Walmart winning ‘retail wars,’ putting squeeze on its workers

By Brian Williams
March 12, 2018

Walmart and Amazon bosses have been battling for domination in market share and profits. The Walton family owners of Walmart have been winning, as Amazon has proven unable to launch any serious challenge to their utter domination of the brick-and-mortar store market.

Walmart has 11,695 stores worldwide, with 4,672 of those in the U.S. They like to brag that they have a store within 10 miles of 90 percent of the population.

The company is moving to expand online sales, striking at Amazon’s strength. Walmart’s online sales grew 23 percent in the last three months of 2017.

They ran a prime-time ad campaign for Walmart.com during the just-completed Winter Olympics, featuring both their e-commerce and their order online and pickup at the store options. The company has invested millions to set up six giant server “cloud” operations, each larger than 10 football fields.

At a number of its brick-and-mortar stores, Walmart has separate warehouses where workers pick and pack just for Walmart.com orders.

Other competitors are left behind, closing stores and vacating malls all across the country. The nearly 16 million retail workers in stores nationwide are being hit with layoffs, increased speedup and cuts in hours, pay and benefits.

The crisis in retail is part of a broader crisis of production, trade, profits and jobs besetting U.S. and world capitalism. There were nearly 7,000 store closures announced in 2017, double the number in 2016. Thousands more are projected this year.

Like the other storeowners, Walmart bosses are “streamlining,” closing stores and combining jobs. In January, the company shut more than 60 Sam’s Club locations, 10 percent of these stores nationwide. The previous year Walmart closed more than 150 stores and scaled back plans to open new ones.

Walmart still lags behind Amazon’s e-commerce operation, accounting for some 4 percent of the U.S. market last year, compared to Amazon’s 43.5 percent. Amazon — which was known for years for no profits as bosses plowed income into cost-cutting and expansion — made money this year, raking in $1.9 billion in profit over the Christmas season. Amazon’s workforce has grown, now over half a million.

But Walmart is the largest employer in the U.S. with 1.5 million workers, and another 800,000 in the rest of the world. A study done a couple years ago said that if Walmart were a country, its sales would rank it 28th in the world in gross domestic product, right behind Norway and ahead of Austria.

Amazon CEO Jeff Bezos and his brethren’s efforts to challenge Walmart’s dominance in physical stores have failed to make much of a dent.
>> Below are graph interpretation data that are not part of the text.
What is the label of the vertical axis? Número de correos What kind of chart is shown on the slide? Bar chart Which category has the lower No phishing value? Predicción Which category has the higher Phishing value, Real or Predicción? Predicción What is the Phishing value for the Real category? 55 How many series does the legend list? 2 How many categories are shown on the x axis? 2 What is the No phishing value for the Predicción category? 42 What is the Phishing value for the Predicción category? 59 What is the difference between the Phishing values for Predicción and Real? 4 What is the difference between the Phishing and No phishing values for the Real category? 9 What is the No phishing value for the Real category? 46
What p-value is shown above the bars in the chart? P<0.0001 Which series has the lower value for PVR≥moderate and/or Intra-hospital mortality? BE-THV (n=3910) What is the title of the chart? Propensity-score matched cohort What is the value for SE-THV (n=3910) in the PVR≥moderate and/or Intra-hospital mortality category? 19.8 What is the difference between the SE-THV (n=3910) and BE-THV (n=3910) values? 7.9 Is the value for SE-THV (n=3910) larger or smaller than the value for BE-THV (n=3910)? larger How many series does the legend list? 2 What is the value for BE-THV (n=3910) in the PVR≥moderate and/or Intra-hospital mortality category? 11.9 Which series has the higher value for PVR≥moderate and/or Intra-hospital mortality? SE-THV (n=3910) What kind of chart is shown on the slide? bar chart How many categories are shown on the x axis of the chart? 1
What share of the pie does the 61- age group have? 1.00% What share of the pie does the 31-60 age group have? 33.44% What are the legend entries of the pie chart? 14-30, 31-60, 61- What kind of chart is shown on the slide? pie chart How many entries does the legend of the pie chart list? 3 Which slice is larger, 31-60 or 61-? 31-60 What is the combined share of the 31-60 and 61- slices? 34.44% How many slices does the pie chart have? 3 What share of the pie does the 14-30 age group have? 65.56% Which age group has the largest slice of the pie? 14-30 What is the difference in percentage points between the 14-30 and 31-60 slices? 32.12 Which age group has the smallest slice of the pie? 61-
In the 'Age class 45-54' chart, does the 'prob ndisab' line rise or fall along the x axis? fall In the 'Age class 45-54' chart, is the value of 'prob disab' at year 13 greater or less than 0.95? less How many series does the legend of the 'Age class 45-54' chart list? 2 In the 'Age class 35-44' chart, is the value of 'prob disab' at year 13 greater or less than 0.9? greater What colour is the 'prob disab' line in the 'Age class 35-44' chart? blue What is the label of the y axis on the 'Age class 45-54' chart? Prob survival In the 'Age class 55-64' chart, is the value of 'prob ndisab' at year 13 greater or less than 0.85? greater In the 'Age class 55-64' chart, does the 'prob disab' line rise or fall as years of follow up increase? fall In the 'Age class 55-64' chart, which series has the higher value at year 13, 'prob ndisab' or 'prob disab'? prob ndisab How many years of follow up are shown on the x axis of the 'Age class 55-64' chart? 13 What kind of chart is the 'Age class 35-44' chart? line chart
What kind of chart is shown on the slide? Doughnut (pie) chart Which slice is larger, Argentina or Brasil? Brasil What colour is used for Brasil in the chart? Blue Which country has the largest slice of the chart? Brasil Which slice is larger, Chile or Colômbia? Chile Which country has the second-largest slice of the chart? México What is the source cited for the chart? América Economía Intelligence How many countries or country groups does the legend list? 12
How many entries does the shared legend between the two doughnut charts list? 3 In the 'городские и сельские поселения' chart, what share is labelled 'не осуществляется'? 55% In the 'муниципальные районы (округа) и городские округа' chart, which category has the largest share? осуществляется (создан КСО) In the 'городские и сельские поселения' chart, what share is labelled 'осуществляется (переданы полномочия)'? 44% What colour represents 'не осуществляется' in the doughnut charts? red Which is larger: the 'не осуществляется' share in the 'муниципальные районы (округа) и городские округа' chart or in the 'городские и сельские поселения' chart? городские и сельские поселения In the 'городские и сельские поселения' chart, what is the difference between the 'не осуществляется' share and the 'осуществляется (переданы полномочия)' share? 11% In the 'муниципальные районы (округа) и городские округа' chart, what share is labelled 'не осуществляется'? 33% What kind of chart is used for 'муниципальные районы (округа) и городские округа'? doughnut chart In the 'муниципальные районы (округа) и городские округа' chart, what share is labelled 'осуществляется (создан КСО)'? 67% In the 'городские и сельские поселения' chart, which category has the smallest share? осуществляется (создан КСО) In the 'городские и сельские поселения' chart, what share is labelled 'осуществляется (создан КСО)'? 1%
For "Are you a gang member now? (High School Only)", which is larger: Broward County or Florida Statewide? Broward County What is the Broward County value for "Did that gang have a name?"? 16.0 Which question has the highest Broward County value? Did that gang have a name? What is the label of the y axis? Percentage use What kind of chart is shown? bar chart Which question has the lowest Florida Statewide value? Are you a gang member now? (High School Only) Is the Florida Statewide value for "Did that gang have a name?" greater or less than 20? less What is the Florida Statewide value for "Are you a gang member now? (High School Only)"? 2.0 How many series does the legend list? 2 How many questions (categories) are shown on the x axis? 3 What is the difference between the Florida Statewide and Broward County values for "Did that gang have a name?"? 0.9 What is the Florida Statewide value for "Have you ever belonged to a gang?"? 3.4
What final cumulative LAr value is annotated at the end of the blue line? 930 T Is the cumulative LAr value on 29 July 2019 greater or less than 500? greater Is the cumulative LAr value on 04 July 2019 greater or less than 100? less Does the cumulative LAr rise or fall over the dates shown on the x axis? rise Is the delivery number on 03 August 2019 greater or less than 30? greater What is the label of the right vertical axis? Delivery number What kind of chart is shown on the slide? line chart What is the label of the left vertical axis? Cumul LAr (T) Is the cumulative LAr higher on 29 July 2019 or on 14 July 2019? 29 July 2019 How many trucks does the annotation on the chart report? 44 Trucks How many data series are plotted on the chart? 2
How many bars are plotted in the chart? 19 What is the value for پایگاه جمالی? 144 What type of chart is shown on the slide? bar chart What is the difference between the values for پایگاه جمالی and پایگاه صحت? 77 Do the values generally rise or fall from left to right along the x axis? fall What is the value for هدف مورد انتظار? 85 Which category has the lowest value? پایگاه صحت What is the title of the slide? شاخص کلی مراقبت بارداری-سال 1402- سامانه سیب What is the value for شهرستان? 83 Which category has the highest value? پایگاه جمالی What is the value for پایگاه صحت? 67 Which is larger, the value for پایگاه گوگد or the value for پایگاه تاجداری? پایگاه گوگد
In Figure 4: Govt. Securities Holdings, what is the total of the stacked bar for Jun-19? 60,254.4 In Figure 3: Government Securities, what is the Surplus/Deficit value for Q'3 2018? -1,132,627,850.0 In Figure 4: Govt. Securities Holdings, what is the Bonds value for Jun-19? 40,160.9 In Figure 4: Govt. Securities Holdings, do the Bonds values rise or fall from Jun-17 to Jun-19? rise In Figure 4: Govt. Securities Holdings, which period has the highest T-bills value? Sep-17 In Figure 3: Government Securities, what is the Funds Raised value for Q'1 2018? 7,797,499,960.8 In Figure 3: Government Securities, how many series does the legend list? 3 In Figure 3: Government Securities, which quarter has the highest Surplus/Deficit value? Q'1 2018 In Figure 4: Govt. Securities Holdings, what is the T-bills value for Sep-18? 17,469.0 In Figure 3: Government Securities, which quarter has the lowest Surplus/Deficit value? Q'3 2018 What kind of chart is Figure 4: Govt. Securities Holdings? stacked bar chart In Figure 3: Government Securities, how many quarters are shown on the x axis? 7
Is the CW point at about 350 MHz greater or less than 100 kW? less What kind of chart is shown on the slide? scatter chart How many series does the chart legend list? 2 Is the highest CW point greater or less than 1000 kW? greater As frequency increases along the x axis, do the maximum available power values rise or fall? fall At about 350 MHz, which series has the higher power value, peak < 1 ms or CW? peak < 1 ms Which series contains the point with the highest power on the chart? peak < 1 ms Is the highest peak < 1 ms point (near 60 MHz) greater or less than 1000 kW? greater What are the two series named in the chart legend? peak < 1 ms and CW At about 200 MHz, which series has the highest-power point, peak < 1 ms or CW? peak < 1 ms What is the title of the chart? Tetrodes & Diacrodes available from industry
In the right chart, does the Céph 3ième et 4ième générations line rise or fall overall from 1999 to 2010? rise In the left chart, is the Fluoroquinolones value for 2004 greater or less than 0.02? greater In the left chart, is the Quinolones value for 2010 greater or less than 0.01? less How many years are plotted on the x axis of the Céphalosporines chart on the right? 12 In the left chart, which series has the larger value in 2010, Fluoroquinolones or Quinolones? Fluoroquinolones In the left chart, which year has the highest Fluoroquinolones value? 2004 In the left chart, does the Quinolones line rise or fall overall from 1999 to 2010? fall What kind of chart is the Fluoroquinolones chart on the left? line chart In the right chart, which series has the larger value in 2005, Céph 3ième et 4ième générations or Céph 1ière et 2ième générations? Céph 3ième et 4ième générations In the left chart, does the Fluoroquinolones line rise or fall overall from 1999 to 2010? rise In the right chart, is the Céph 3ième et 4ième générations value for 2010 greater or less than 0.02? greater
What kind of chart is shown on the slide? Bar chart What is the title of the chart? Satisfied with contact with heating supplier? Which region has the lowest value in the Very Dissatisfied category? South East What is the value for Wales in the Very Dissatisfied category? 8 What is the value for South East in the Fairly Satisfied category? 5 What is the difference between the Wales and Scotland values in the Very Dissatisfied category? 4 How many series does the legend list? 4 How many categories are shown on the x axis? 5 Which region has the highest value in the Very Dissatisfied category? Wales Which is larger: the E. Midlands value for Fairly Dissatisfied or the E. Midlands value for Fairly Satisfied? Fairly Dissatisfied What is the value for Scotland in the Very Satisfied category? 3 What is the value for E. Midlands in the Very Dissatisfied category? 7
Last August Amazon purchased Whole Foods Market, specialty niche food stores that come nowhere near competing with Walmart — the largest purveyor of groceries in the country.

Amazon’s owners are experimenting with stores that are “cashierless.”

“To enter the Amazon Go store, customers download a smartphone app,” Bloomberg News reported Feb. 22, “that opens a glass turnstile. … From there, machines take over, watching the items plucked from shelves and adding them to a shopping cart. Shoppers are billed once they leave.”

The Waltons see no reason to be concerned.

The “retail wars” between Walmart and Amazon have left lots of collateral damage as competitors have been forced to retrench. The scorecard of shuttered stores last year — Payless, 808; Walgreens, 600; Kmart, 283; J.C. Penney, 138; and American Apparel, 110. Since its bankruptcy in September, Toys “R” Us bosses say they’ll be closing 182 more stores.

As all capitalists do when they face competition, Walmart and other retail bosses are increasingly targeting the jobs and conditions of workers — cutting work crews, such as four have to do the work of eight; cutting the workweek, especially for those “associates” who can’t promise “full availability”; and refusing to provide personal protective equipment. This is the real “retail war” under capitalism.